Par les routes de Sylvain Prudhomme - Gallimard, 2019

Le narrateur est un écrivain qui s’installe dans une petite ville du sud de la France pour se consacrer à son nouveau roman. Il retrouve un ami dont il a souhaité s’éloigner mais qui le fascine toujours dont on ne connaitra pas le nom. Il fait la connaissance de sa femme et de son fils avec lesquels il nouera une relation privilégiée. Toute l’histoire tourne autour de ce personnage énigmatique qui sera toujours appelé l’auto-stoppeur dont le seul but dans la vie semble être de partir pour rester libre... Malgré son amour pour sa femme et son fils, il ne peut que s’éloigner pour rencontrer des inconnus, des lieux aux noms évocateurs, une vie sur les routes faite d’heureuses rencontres, d’amitiés éphémères.
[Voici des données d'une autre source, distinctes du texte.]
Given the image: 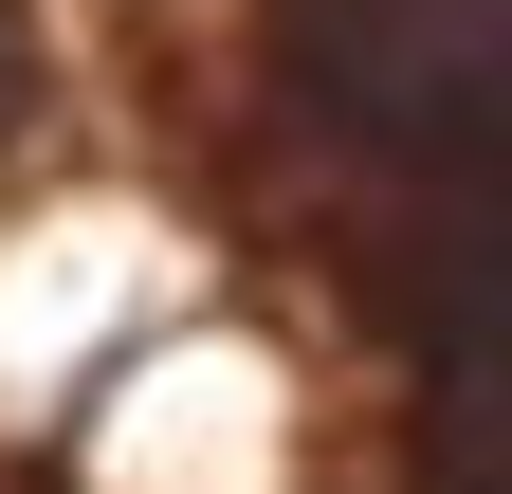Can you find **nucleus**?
Returning <instances> with one entry per match:
<instances>
[{"instance_id":"f257e3e1","label":"nucleus","mask_w":512,"mask_h":494,"mask_svg":"<svg viewBox=\"0 0 512 494\" xmlns=\"http://www.w3.org/2000/svg\"><path fill=\"white\" fill-rule=\"evenodd\" d=\"M293 110L403 183H512V0H293Z\"/></svg>"},{"instance_id":"f03ea898","label":"nucleus","mask_w":512,"mask_h":494,"mask_svg":"<svg viewBox=\"0 0 512 494\" xmlns=\"http://www.w3.org/2000/svg\"><path fill=\"white\" fill-rule=\"evenodd\" d=\"M37 110V37H19V0H0V129Z\"/></svg>"}]
</instances>
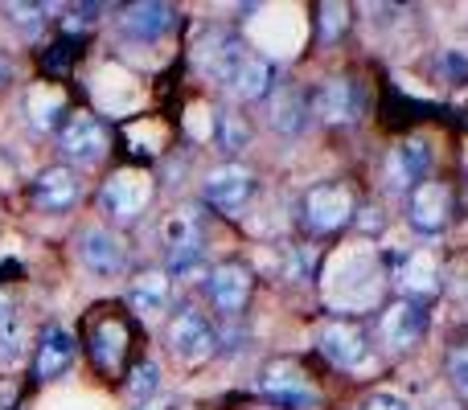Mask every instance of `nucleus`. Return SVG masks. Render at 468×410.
Returning a JSON list of instances; mask_svg holds the SVG:
<instances>
[{
    "instance_id": "obj_1",
    "label": "nucleus",
    "mask_w": 468,
    "mask_h": 410,
    "mask_svg": "<svg viewBox=\"0 0 468 410\" xmlns=\"http://www.w3.org/2000/svg\"><path fill=\"white\" fill-rule=\"evenodd\" d=\"M197 62H202V70L210 79L227 82L242 99H263L267 87H271V62L239 33H214V41L202 46Z\"/></svg>"
},
{
    "instance_id": "obj_2",
    "label": "nucleus",
    "mask_w": 468,
    "mask_h": 410,
    "mask_svg": "<svg viewBox=\"0 0 468 410\" xmlns=\"http://www.w3.org/2000/svg\"><path fill=\"white\" fill-rule=\"evenodd\" d=\"M382 291V263L374 255V247L357 242L346 247L329 258L324 267V296L333 308H346V312H366V308L378 304Z\"/></svg>"
},
{
    "instance_id": "obj_3",
    "label": "nucleus",
    "mask_w": 468,
    "mask_h": 410,
    "mask_svg": "<svg viewBox=\"0 0 468 410\" xmlns=\"http://www.w3.org/2000/svg\"><path fill=\"white\" fill-rule=\"evenodd\" d=\"M148 202H153V181H148L144 173H136V169L112 173V177L103 181V189H99V209L112 214V217H120V222L136 217Z\"/></svg>"
},
{
    "instance_id": "obj_4",
    "label": "nucleus",
    "mask_w": 468,
    "mask_h": 410,
    "mask_svg": "<svg viewBox=\"0 0 468 410\" xmlns=\"http://www.w3.org/2000/svg\"><path fill=\"white\" fill-rule=\"evenodd\" d=\"M90 99L99 103V111L107 115H132L140 111V103H144V90H140V82L132 79L123 66H99L95 79H90Z\"/></svg>"
},
{
    "instance_id": "obj_5",
    "label": "nucleus",
    "mask_w": 468,
    "mask_h": 410,
    "mask_svg": "<svg viewBox=\"0 0 468 410\" xmlns=\"http://www.w3.org/2000/svg\"><path fill=\"white\" fill-rule=\"evenodd\" d=\"M259 390H263L271 403H280L288 410H304L316 403V390L308 386L304 370H300L296 362H271L263 370V378H259Z\"/></svg>"
},
{
    "instance_id": "obj_6",
    "label": "nucleus",
    "mask_w": 468,
    "mask_h": 410,
    "mask_svg": "<svg viewBox=\"0 0 468 410\" xmlns=\"http://www.w3.org/2000/svg\"><path fill=\"white\" fill-rule=\"evenodd\" d=\"M169 345L173 353L181 357V362H206V357L214 353V329L210 321H206L202 312H194V308H181L177 316H173L169 324Z\"/></svg>"
},
{
    "instance_id": "obj_7",
    "label": "nucleus",
    "mask_w": 468,
    "mask_h": 410,
    "mask_svg": "<svg viewBox=\"0 0 468 410\" xmlns=\"http://www.w3.org/2000/svg\"><path fill=\"white\" fill-rule=\"evenodd\" d=\"M349 214H354V197H349L346 185H316V189H308L304 222L313 226V230H321V234L337 230V226L349 222Z\"/></svg>"
},
{
    "instance_id": "obj_8",
    "label": "nucleus",
    "mask_w": 468,
    "mask_h": 410,
    "mask_svg": "<svg viewBox=\"0 0 468 410\" xmlns=\"http://www.w3.org/2000/svg\"><path fill=\"white\" fill-rule=\"evenodd\" d=\"M107 144H112V136H107V128L95 120V115H70V120H66L62 152L70 156V161H82V164L103 161Z\"/></svg>"
},
{
    "instance_id": "obj_9",
    "label": "nucleus",
    "mask_w": 468,
    "mask_h": 410,
    "mask_svg": "<svg viewBox=\"0 0 468 410\" xmlns=\"http://www.w3.org/2000/svg\"><path fill=\"white\" fill-rule=\"evenodd\" d=\"M321 353L329 357L337 370H357L370 357V345H366V332L349 321H333L321 329Z\"/></svg>"
},
{
    "instance_id": "obj_10",
    "label": "nucleus",
    "mask_w": 468,
    "mask_h": 410,
    "mask_svg": "<svg viewBox=\"0 0 468 410\" xmlns=\"http://www.w3.org/2000/svg\"><path fill=\"white\" fill-rule=\"evenodd\" d=\"M250 189H255V177L242 164H222V169H214L206 177V202L214 209H222V214H239L247 205Z\"/></svg>"
},
{
    "instance_id": "obj_11",
    "label": "nucleus",
    "mask_w": 468,
    "mask_h": 410,
    "mask_svg": "<svg viewBox=\"0 0 468 410\" xmlns=\"http://www.w3.org/2000/svg\"><path fill=\"white\" fill-rule=\"evenodd\" d=\"M448 214H452V194L440 181H423L411 194V226L420 234H440L448 226Z\"/></svg>"
},
{
    "instance_id": "obj_12",
    "label": "nucleus",
    "mask_w": 468,
    "mask_h": 410,
    "mask_svg": "<svg viewBox=\"0 0 468 410\" xmlns=\"http://www.w3.org/2000/svg\"><path fill=\"white\" fill-rule=\"evenodd\" d=\"M79 258H82V267L87 271H95V275H115V271H123V242L115 238L112 230H99V226H90V230H82V238H79Z\"/></svg>"
},
{
    "instance_id": "obj_13",
    "label": "nucleus",
    "mask_w": 468,
    "mask_h": 410,
    "mask_svg": "<svg viewBox=\"0 0 468 410\" xmlns=\"http://www.w3.org/2000/svg\"><path fill=\"white\" fill-rule=\"evenodd\" d=\"M428 332V308L415 304V300H399L382 312V337L390 341L395 349H407Z\"/></svg>"
},
{
    "instance_id": "obj_14",
    "label": "nucleus",
    "mask_w": 468,
    "mask_h": 410,
    "mask_svg": "<svg viewBox=\"0 0 468 410\" xmlns=\"http://www.w3.org/2000/svg\"><path fill=\"white\" fill-rule=\"evenodd\" d=\"M206 291H210L214 308H222V312H239L242 304H247L250 296V271L242 263H222L210 271V283H206Z\"/></svg>"
},
{
    "instance_id": "obj_15",
    "label": "nucleus",
    "mask_w": 468,
    "mask_h": 410,
    "mask_svg": "<svg viewBox=\"0 0 468 410\" xmlns=\"http://www.w3.org/2000/svg\"><path fill=\"white\" fill-rule=\"evenodd\" d=\"M173 21H177V16H173L169 5H132V8H123L120 29L128 33L132 41H156L173 29Z\"/></svg>"
},
{
    "instance_id": "obj_16",
    "label": "nucleus",
    "mask_w": 468,
    "mask_h": 410,
    "mask_svg": "<svg viewBox=\"0 0 468 410\" xmlns=\"http://www.w3.org/2000/svg\"><path fill=\"white\" fill-rule=\"evenodd\" d=\"M33 197H37V205L49 209V214H66V209H74V202H79V181H74L70 169L54 164V169H46L37 177Z\"/></svg>"
},
{
    "instance_id": "obj_17",
    "label": "nucleus",
    "mask_w": 468,
    "mask_h": 410,
    "mask_svg": "<svg viewBox=\"0 0 468 410\" xmlns=\"http://www.w3.org/2000/svg\"><path fill=\"white\" fill-rule=\"evenodd\" d=\"M428 169H431V144L423 136L403 140V144L395 148V156H390V181H395V185H411V181L423 185Z\"/></svg>"
},
{
    "instance_id": "obj_18",
    "label": "nucleus",
    "mask_w": 468,
    "mask_h": 410,
    "mask_svg": "<svg viewBox=\"0 0 468 410\" xmlns=\"http://www.w3.org/2000/svg\"><path fill=\"white\" fill-rule=\"evenodd\" d=\"M70 362H74V337L62 329V324H54V329L41 337V345H37V362H33V370H37V378L41 382H49V378H58V373H66L70 370Z\"/></svg>"
},
{
    "instance_id": "obj_19",
    "label": "nucleus",
    "mask_w": 468,
    "mask_h": 410,
    "mask_svg": "<svg viewBox=\"0 0 468 410\" xmlns=\"http://www.w3.org/2000/svg\"><path fill=\"white\" fill-rule=\"evenodd\" d=\"M165 238H169V250H173V271H189L202 258V234H197V222L189 214L173 217L165 226Z\"/></svg>"
},
{
    "instance_id": "obj_20",
    "label": "nucleus",
    "mask_w": 468,
    "mask_h": 410,
    "mask_svg": "<svg viewBox=\"0 0 468 410\" xmlns=\"http://www.w3.org/2000/svg\"><path fill=\"white\" fill-rule=\"evenodd\" d=\"M313 107H316V115H321V120H329V123L354 120V111H357V90H354V82H346V79L321 82V90H316Z\"/></svg>"
},
{
    "instance_id": "obj_21",
    "label": "nucleus",
    "mask_w": 468,
    "mask_h": 410,
    "mask_svg": "<svg viewBox=\"0 0 468 410\" xmlns=\"http://www.w3.org/2000/svg\"><path fill=\"white\" fill-rule=\"evenodd\" d=\"M128 304L136 308L140 316H156L169 308V279H165L161 271H148L140 275V279H132L128 288Z\"/></svg>"
},
{
    "instance_id": "obj_22",
    "label": "nucleus",
    "mask_w": 468,
    "mask_h": 410,
    "mask_svg": "<svg viewBox=\"0 0 468 410\" xmlns=\"http://www.w3.org/2000/svg\"><path fill=\"white\" fill-rule=\"evenodd\" d=\"M62 107H66V95L58 87H49V82L33 87L29 99H25V111H29L33 128H41V131H49L58 120H62Z\"/></svg>"
},
{
    "instance_id": "obj_23",
    "label": "nucleus",
    "mask_w": 468,
    "mask_h": 410,
    "mask_svg": "<svg viewBox=\"0 0 468 410\" xmlns=\"http://www.w3.org/2000/svg\"><path fill=\"white\" fill-rule=\"evenodd\" d=\"M123 345H128V329L120 321H103L95 329V362L103 370H115L123 362Z\"/></svg>"
},
{
    "instance_id": "obj_24",
    "label": "nucleus",
    "mask_w": 468,
    "mask_h": 410,
    "mask_svg": "<svg viewBox=\"0 0 468 410\" xmlns=\"http://www.w3.org/2000/svg\"><path fill=\"white\" fill-rule=\"evenodd\" d=\"M436 283H440V267H436V258L431 255H423L420 250V255H411L403 263V288L407 291H420L423 296V291H436Z\"/></svg>"
},
{
    "instance_id": "obj_25",
    "label": "nucleus",
    "mask_w": 468,
    "mask_h": 410,
    "mask_svg": "<svg viewBox=\"0 0 468 410\" xmlns=\"http://www.w3.org/2000/svg\"><path fill=\"white\" fill-rule=\"evenodd\" d=\"M247 136H250V131H247V123H242L239 115H230V111L214 115V136L210 140H218L222 148H230V152H234V148L247 144Z\"/></svg>"
},
{
    "instance_id": "obj_26",
    "label": "nucleus",
    "mask_w": 468,
    "mask_h": 410,
    "mask_svg": "<svg viewBox=\"0 0 468 410\" xmlns=\"http://www.w3.org/2000/svg\"><path fill=\"white\" fill-rule=\"evenodd\" d=\"M316 25H321V37L324 41H337L341 29L349 25V8L346 5H321V16H316Z\"/></svg>"
},
{
    "instance_id": "obj_27",
    "label": "nucleus",
    "mask_w": 468,
    "mask_h": 410,
    "mask_svg": "<svg viewBox=\"0 0 468 410\" xmlns=\"http://www.w3.org/2000/svg\"><path fill=\"white\" fill-rule=\"evenodd\" d=\"M448 382L456 386V394L468 398V345H461V349H452V353H448Z\"/></svg>"
},
{
    "instance_id": "obj_28",
    "label": "nucleus",
    "mask_w": 468,
    "mask_h": 410,
    "mask_svg": "<svg viewBox=\"0 0 468 410\" xmlns=\"http://www.w3.org/2000/svg\"><path fill=\"white\" fill-rule=\"evenodd\" d=\"M156 378H161V370H156V362H144V365H140V370L136 373H132V398H148V394H153V390L156 386H161V382H156Z\"/></svg>"
},
{
    "instance_id": "obj_29",
    "label": "nucleus",
    "mask_w": 468,
    "mask_h": 410,
    "mask_svg": "<svg viewBox=\"0 0 468 410\" xmlns=\"http://www.w3.org/2000/svg\"><path fill=\"white\" fill-rule=\"evenodd\" d=\"M189 131H194L197 140H210L214 136V115L206 111V107H194V111H189Z\"/></svg>"
},
{
    "instance_id": "obj_30",
    "label": "nucleus",
    "mask_w": 468,
    "mask_h": 410,
    "mask_svg": "<svg viewBox=\"0 0 468 410\" xmlns=\"http://www.w3.org/2000/svg\"><path fill=\"white\" fill-rule=\"evenodd\" d=\"M8 13H13V25L21 21L25 33H37V29H41V21H37L41 8H33V5H8Z\"/></svg>"
},
{
    "instance_id": "obj_31",
    "label": "nucleus",
    "mask_w": 468,
    "mask_h": 410,
    "mask_svg": "<svg viewBox=\"0 0 468 410\" xmlns=\"http://www.w3.org/2000/svg\"><path fill=\"white\" fill-rule=\"evenodd\" d=\"M366 410H411V406H407L403 398L395 394V390H378V394L366 403Z\"/></svg>"
},
{
    "instance_id": "obj_32",
    "label": "nucleus",
    "mask_w": 468,
    "mask_h": 410,
    "mask_svg": "<svg viewBox=\"0 0 468 410\" xmlns=\"http://www.w3.org/2000/svg\"><path fill=\"white\" fill-rule=\"evenodd\" d=\"M13 321V300H8V291H0V324Z\"/></svg>"
},
{
    "instance_id": "obj_33",
    "label": "nucleus",
    "mask_w": 468,
    "mask_h": 410,
    "mask_svg": "<svg viewBox=\"0 0 468 410\" xmlns=\"http://www.w3.org/2000/svg\"><path fill=\"white\" fill-rule=\"evenodd\" d=\"M8 82H13V62L0 58V87H8Z\"/></svg>"
}]
</instances>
Livre sur le choix, le désir, l’amitié, l’amour......

De pierre et d’os de Bérengère Cournut - Le Tripode, 2019

Roman fascinant sur la vie d’une jeune inuit séparée de sa famille par une fracture de la banquise. Elle se retrouve seule dans la nuit et le froid polaire avec juste une peau d’ours que son père a réussi à lui lancer et des chiens isolés comme elle du reste de la meute. Uqsuralik n’a pas d’autre solution pour survivre que de marcher pour trouver un refuge. Dans des conditions extrêmes, elle va mener une longue quête empreinte de spiritualité et de dépassement de soi, elle va faire des rencontres, intégrer une nouvelle famille, devenir une chamane. On la suit tout au long de sa vie, un univers onirique, une cosmogonie tellement éloignée de la notre, si stupéfiante et séduisante sous bien des aspects.
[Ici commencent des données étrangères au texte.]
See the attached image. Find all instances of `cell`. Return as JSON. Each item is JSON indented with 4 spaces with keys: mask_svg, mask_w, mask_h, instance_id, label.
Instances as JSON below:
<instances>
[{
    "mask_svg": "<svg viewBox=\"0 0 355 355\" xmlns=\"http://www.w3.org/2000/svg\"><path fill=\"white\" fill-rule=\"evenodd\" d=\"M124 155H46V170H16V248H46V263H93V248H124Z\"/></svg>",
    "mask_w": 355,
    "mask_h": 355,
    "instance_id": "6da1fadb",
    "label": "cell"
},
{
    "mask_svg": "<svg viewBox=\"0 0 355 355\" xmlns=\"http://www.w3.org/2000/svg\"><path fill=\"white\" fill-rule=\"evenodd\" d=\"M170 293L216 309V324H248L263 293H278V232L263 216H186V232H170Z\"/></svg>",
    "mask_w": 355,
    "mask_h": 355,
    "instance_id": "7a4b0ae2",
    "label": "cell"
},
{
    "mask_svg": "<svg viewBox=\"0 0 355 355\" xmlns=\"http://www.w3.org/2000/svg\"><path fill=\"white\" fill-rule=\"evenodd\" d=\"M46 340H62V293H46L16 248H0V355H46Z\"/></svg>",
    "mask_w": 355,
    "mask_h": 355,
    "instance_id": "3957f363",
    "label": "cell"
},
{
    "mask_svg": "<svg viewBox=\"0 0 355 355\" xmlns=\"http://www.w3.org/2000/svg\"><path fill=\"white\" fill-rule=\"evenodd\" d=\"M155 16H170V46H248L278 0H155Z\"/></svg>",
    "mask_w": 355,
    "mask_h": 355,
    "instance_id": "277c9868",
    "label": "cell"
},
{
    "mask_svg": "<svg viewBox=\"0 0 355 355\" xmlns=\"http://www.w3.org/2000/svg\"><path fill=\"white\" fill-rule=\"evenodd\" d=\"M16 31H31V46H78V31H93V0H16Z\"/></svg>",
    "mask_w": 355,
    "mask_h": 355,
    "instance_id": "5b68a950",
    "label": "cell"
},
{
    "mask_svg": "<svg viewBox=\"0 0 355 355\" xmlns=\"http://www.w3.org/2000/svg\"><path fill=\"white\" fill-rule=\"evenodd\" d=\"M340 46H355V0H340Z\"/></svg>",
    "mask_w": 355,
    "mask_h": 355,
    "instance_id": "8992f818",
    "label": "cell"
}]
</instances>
Le récit est émaillé de chants et de poèmes. On se laisse embarquer dans cette histoire pour laquelle l’auteure s’est très bien documentée avec une résidence d’écriture d’une année au Muséum d’histoire naturelle. Ce livre, en plus d’être un bon livre, est également un très bel objet, la couverture du Tripode est magnifique et les photos insérées à la fin du livre sont elles aussi très belles..

– La mer à l’envers de Marie Darrieussecq - POL, 2019

Une histoire ancrée dans la réalité d’aujourd’hui. Rose, parisienne aisée, mère un peu débordée, part en croisière avec ses deux enfants en méditerranée. Une nuit, entre l’Italie et la Lybie, le paquebot recueille des migrants qui ont fait naufrage. Rose fait alors la connaissance de Younès qui a fuit son pays, le Niger, pour gagner l’Angleterre. Dans un élan maternel, le jeune homme a l’âge de son fils, elle lui donne le téléphone de ce dernier. Un jour, Younès appelle à l’aide et Rose, sans vraiment le vouloir, sans vraiment réfléchir, par instinct, va entreprendre le voyage jusqu’à Calais pour le ramener chez elle.... Leur vie à tous va en être bouleversée.